# TASK INSTRUCTIONS:
a: Write out the part of the Escapexstacy article starting at "Poisonblack chronology" and ending at "into a quarry.".
b: Convert every line of the records into a JSON list of strings, one string per line, leaving out blank lines.

# EXTRACT PROVIDED:
>> begin

Studio album by Poisonblack
- Released: 17 February 2003
- Recorded: 2002
- Studio: Neo Studios
- Genre: Gothic metal
- Length: 44:23
- Label: Century Media Records
- Producer: Ville Laihiala and Janne Kukkonen

Poisonblack chronology
|  | Escapexstacy (2003) | Lust Stained Despair (2006) |

= Escapexstacy =

Escapexstacy is the debut album of Finnish gothic metal band Poisonblack. It was released on 17 February 2003 in Germany, 25 February 2003 in the United States and Canada, and 8 March 2003 in Japan. Amy Sciarretto gave a favourable review in CMJ New Music Monthly, writing that "Escapexstacy boasts gorgeous and progressive Euro-rock, which never gets too heavy..."

The song "The Exciter" was featured in an episode of Viva la Bam, entitled "Where's Vito?", during a scene where Vito Margera destroys Bam Margera's beloved Hummer via being pushed into a quarry.

>> end

# INFORMATION SUPPLIED:
>> begin

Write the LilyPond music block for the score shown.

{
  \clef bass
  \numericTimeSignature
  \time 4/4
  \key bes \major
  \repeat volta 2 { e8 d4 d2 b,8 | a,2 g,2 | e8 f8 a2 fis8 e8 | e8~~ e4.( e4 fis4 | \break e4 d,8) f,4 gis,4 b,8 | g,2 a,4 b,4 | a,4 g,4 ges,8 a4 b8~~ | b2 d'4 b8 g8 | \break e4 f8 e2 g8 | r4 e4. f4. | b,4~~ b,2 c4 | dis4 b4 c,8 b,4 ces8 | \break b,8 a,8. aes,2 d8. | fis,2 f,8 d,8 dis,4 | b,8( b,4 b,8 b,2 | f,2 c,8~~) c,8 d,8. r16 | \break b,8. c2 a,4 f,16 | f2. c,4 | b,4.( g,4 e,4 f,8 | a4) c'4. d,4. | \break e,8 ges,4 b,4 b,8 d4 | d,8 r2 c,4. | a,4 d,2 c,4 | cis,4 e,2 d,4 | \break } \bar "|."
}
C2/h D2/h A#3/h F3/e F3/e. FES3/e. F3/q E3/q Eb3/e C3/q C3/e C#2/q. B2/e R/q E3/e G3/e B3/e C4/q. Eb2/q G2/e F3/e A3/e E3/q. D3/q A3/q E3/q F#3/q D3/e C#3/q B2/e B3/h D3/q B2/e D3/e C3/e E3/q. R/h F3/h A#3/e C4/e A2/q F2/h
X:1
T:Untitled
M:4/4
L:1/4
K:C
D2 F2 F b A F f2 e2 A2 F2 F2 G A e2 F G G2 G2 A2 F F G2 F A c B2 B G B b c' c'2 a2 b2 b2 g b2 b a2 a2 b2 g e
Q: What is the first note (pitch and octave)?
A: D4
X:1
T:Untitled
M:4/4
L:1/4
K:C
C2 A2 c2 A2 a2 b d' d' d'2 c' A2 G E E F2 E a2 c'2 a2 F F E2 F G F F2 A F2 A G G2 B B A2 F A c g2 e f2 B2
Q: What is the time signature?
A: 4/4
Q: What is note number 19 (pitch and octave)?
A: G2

>> end

# SET OF ANSWERS:
a:
Poisonblack chronology
|  | Escapexstacy (2003) | Lust Stained Despair (2006) |

= Escapexstacy =

Escapexstacy is the debut album of Finnish gothic metal band Poisonblack. It was released on 17 February 2003 in Germany, 25 February 2003 in the United States and Canada, and 8 March 2003 in Japan. Amy Sciarretto gave a favourable review in CMJ New Music Monthly, writing that "Escapexstacy boasts gorgeous and progressive Euro-rock, which never gets too heavy..."

The song "The Exciter" was featured in an episode of Viva la Bam, entitled "Where's Vito?", during a scene where Vito Margera destroys Bam Margera's beloved Hummer via being pushed into a quarry.

b:
[
  "Write the LilyPond music block for the score shown.",
  "{",
  "  \\clef bass",
  "  \\numericTimeSignature",
  "  \\time 4/4",
  "  \\key bes \\major",
  "  \\repeat volta 2 { e8 d4 d2 b,8 | a,2 g,2 | e8 f8 a2 fis8 e8 | e8~~ e4.( e4 fis4 | \\break e4 d,8) f,4 gis,4 b,8 | g,2 a,4 b,4 | a,4 g,4 ges,8 a4 b8~~ | b2 d'4 b8 g8 | \\break e4 f8 e2 g8 | r4 e4. f4. | b,4~~ b,2 c4 | dis4 b4 c,8 b,4 ces8 | \\break b,8 a,8. aes,2 d8. | fis,2 f,8 d,8 dis,4 | b,8( b,4 b,8 b,2 | f,2 c,8~~) c,8 d,8. r16 | \\break b,8. c2 a,4 f,16 | f2. c,4 | b,4.( g,4 e,4 f,8 | a4) c'4. d,4. | \\break e,8 ges,4 b,4 b,8 d4 | d,8 r2 c,4. | a,4 d,2 c,4 | cis,4 e,2 d,4 | \\break } \\bar \"|.\"",
  "}",
  "C2/h D2/h A#3/h F3/e F3/e. FES3/e. F3/q E3/q Eb3/e C3/q C3/e C#2/q. B2/e R/q E3/e G3/e B3/e C4/q. Eb2/q G2/e F3/e A3/e E3/q. D3/q A3/q E3/q F#3/q D3/e C#3/q B2/e B3/h D3/q B2/e D3/e C3/e E3/q. R/h F3/h A#3/e C4/e A2/q F2/h",
  "X:1",
  "T:Untitled",
  "M:4/4",
  "L:1/4",
  "K:C",
  "D2 F2 F b A F f2 e2 A2 F2 F2 G A e2 F G G2 G2 A2 F F G2 F A c B2 B G B b c' c'2 a2 b2 b2 g b2 b a2 a2 b2 g e",
  "Q: What is the first note (pitch and octave)?",
  "A: D4",
  "X:1",
  "T:Untitled",
  "M:4/4",
  "L:1/4",
  "K:C",
  "C2 A2 c2 A2 a2 b d' d' d'2 c' A2 G E E F2 E a2 c'2 a2 F F E2 F G F F2 A F2 A G G2 B B A2 F A c g2 e f2 B2",
  "Q: What is the time signature?",
  "A: 4/4",
  "Q: What is note number 19 (pitch and octave)?",
  "A: G2"
]